NATO’s Strike Force South, which includes the U.S. Navy carrier Enterprise, was ordered from the Aegean Sea into the Adriatic, closer to Yugoslavia. A second alliance naval force will be deployed to Brindisi, Italy.

“Even the most moderate option available to Gen. Clark would cause enormous damage for Yugoslavia,” a Western diplomat based at NATO said.

The alliance has come under withering attack in the European press for not acting immediately to punish Milosevic and his military after the Racak massacre. But NATO officials say they must take into account the safety of the more than 700 unarmed observers sent into Kosovo by the Organization for Security and Cooperation in Europe. On Wednesday, they also demanded that Yugoslavia reverse itself and allow Louise Arbour, chief prosecutor at the special war crimes tribunal in The Hague, to conduct an investigation in Kosovo so that those responsible for the killings could be identified with greater certainty.

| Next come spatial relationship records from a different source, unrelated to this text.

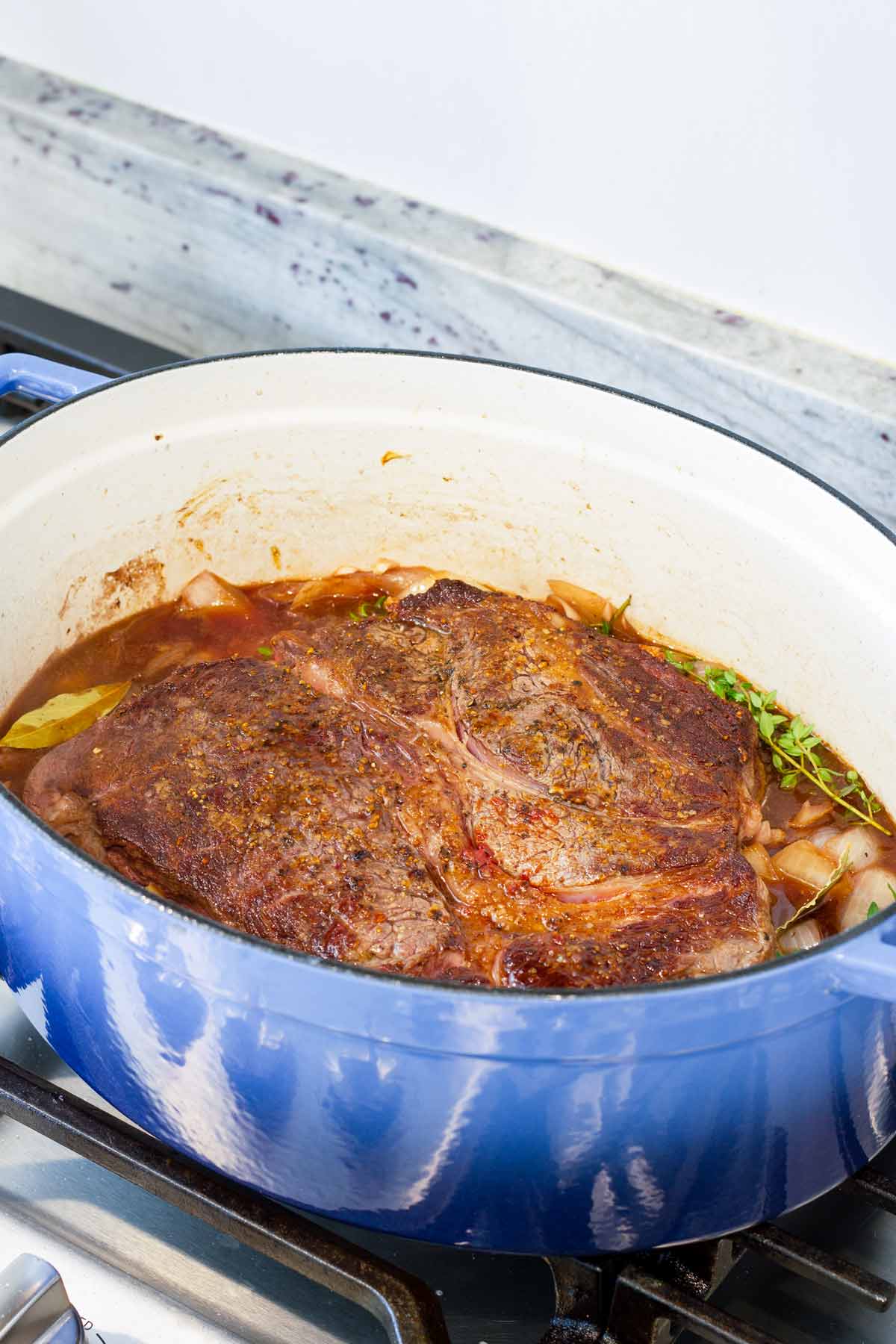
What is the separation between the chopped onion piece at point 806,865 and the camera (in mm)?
1553

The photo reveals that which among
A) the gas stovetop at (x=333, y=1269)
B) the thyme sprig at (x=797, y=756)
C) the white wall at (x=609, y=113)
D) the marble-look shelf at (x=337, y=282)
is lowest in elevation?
the gas stovetop at (x=333, y=1269)

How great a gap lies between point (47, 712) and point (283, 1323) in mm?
723

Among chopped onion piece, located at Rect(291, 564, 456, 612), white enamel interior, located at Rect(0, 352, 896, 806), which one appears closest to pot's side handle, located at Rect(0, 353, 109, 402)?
white enamel interior, located at Rect(0, 352, 896, 806)

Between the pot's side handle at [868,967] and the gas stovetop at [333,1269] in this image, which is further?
the gas stovetop at [333,1269]

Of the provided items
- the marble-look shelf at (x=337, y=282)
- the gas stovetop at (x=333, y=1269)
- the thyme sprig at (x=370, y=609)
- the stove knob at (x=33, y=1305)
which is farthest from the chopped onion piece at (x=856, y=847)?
the stove knob at (x=33, y=1305)

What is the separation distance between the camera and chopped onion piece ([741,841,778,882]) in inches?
61.2

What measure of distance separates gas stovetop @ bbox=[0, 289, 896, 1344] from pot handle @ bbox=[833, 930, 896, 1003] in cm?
34

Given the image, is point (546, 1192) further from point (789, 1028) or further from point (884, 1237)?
point (884, 1237)

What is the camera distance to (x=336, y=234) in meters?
2.15

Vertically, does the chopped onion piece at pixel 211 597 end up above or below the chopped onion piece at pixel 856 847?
above

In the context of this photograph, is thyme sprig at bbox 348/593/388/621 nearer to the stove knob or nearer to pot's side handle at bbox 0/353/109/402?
pot's side handle at bbox 0/353/109/402

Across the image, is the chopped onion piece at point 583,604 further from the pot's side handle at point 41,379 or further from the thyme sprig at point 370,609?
the pot's side handle at point 41,379

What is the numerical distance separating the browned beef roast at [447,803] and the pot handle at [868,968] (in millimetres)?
301

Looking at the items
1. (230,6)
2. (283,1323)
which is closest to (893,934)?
(283,1323)
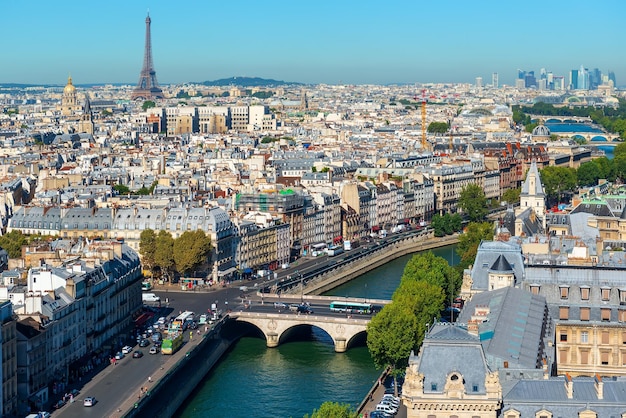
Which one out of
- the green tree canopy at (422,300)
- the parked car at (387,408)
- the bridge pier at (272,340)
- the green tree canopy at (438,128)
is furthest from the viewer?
the green tree canopy at (438,128)

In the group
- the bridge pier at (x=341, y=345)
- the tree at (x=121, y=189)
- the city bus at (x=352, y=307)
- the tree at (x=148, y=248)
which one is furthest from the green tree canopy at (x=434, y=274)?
the tree at (x=121, y=189)

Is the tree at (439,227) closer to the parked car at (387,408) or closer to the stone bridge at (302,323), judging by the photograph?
the stone bridge at (302,323)

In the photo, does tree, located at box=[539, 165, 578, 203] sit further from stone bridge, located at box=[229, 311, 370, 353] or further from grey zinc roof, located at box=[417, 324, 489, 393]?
grey zinc roof, located at box=[417, 324, 489, 393]

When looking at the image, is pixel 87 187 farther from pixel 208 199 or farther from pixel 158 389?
pixel 158 389

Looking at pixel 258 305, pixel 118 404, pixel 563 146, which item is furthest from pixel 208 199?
pixel 563 146

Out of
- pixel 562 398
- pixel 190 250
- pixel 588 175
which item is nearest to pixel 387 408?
pixel 562 398

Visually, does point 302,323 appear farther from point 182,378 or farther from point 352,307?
point 182,378
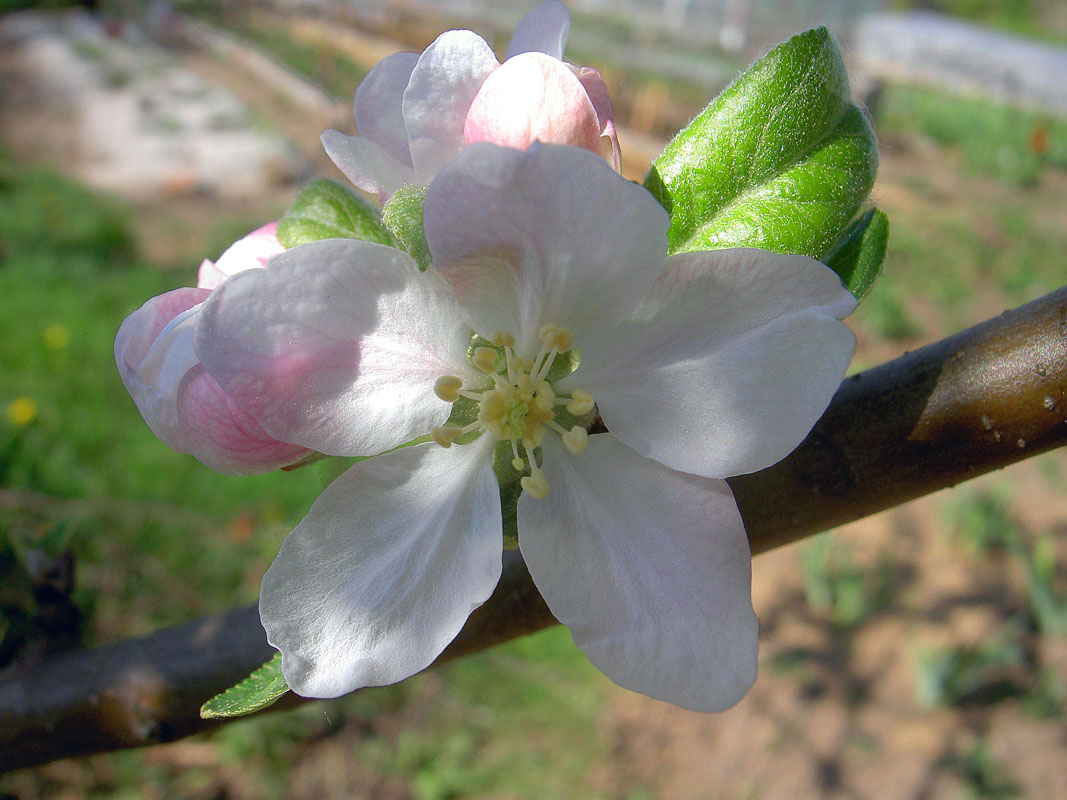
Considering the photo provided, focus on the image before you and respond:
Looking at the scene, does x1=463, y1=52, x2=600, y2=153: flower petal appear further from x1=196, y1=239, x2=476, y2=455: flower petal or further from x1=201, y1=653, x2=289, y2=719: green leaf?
x1=201, y1=653, x2=289, y2=719: green leaf

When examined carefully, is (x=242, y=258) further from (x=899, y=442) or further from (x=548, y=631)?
(x=548, y=631)

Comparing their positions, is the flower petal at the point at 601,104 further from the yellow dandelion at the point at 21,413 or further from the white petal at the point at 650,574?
the yellow dandelion at the point at 21,413

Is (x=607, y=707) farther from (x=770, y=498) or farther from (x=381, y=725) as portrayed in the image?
(x=770, y=498)

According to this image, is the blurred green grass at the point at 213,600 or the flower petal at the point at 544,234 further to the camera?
the blurred green grass at the point at 213,600

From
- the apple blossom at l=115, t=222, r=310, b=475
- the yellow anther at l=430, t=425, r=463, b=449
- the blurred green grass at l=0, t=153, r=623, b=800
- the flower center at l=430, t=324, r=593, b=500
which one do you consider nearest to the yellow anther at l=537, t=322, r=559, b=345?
the flower center at l=430, t=324, r=593, b=500

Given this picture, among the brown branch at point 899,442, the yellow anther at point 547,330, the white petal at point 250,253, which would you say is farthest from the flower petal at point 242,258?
the brown branch at point 899,442

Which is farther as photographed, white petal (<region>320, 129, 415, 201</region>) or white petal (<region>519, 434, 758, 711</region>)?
white petal (<region>320, 129, 415, 201</region>)
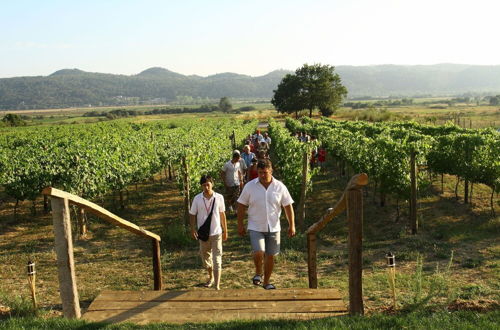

Sending the OSCE monitors to Kosovo was meant to ensure that Milosevic’s verbal pledges to Holbrooke were kept, but officials at NATO headquarters are now worried, in the words of one, that the observers might be “rounded up” to serve as hostages.

Yugoslavia’s government ordered the American leader of the group, William Walker, to leave the country after he denounced the Racak killings as the work of Serbian security forces. However, Milosevic has insisted that he wants to cooperate with the remaining OSCE personnel.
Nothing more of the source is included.